Deniz ve Dere Kumu Kullanımı Yaygın
Geçmiş yıllarda yapılan inşaatlarda deniz kumu ve dere kumu kullanımının yaygın olduğu biliniyor. Yapılan teknik incelemeler bu malzeme hatasının, binaların dayanıklılığını büyük ölçüde düşürdüğünü ortaya koyuyor. Bazı bölgelerde yapılan testlerde yalnızca birkaç binanın sağlam çıktığı, bunun da deniz kumu kullanılmadan inşa edilen yapılar olduğu görülüyor.
Yapı Dayanıklılık Testlerinde Düşük MPa Değerleri
Yapılan ölçümlerde bazı binaların dayanıklılığı 11 MPa ve 12 MPa seviyesinde kalırken, aynı bölgelerdeki bazı yapılar yalnızca 6 MPa dayanıklılık gösterebiliyor. Bu değerler, mevcut yönetmelikler çerçevesinde söz konusu binaların riskli yapı kategorisine girmesine yol açıyor.
Bilimsel ve Hukuki Süreç
Riskli yapı tespitleri, lisanslı firmalar, üniversite temsilcileri ve ilgili kurumların uzmanlarından oluşan teknik heyetlerce yapılıyor. İtiraz süreçleri de yine aynı bilimsel ve hukuki çerçevede değerlendiriliyor. Resmiyeti olmayan belgeler ya da “gayriresmi rapor” niteliğindeki iddiaların geçerliliği bulunmuyor.

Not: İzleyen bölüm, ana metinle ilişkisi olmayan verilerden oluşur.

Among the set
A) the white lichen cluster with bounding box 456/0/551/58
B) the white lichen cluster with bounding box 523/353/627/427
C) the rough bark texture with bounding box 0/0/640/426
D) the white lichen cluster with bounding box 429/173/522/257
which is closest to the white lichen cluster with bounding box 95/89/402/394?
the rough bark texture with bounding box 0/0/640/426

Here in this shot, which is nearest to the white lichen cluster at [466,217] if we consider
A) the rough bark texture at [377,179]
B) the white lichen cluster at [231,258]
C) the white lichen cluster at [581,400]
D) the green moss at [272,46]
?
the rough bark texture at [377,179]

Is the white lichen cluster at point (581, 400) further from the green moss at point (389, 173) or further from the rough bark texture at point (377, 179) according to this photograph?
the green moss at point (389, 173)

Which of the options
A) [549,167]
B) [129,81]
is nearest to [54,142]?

Kentsel Dönüşümde Öncelik: Can Güvenliği
Kentsel dönüşümde vatandaşların kaygıları anlaşılır olsa da, esas meselenin konfor değil, can güvenliği olduğu vurgulanıyor. Riskli yapılarda oturmaya devam etmek, olası bir depremde ciddi hayati tehlikeler barındırıyor.
Vatandaşlara ve Yatırımcılara Çağrı
Binaların dış görünüşüne, konumuna ya da manzarasına değil, taşıyıcı sistemine ve kullanılan malzeme kalitesine bakılması gerektiği hatırlatılıyor. Özellikle deprem kuşağında yer alan Türkiye’de, doğru bilgilere dayalı, bilimsel raporlarla desteklenen yapı incelemelerinin dikkate alınması büyük önem taşıyor.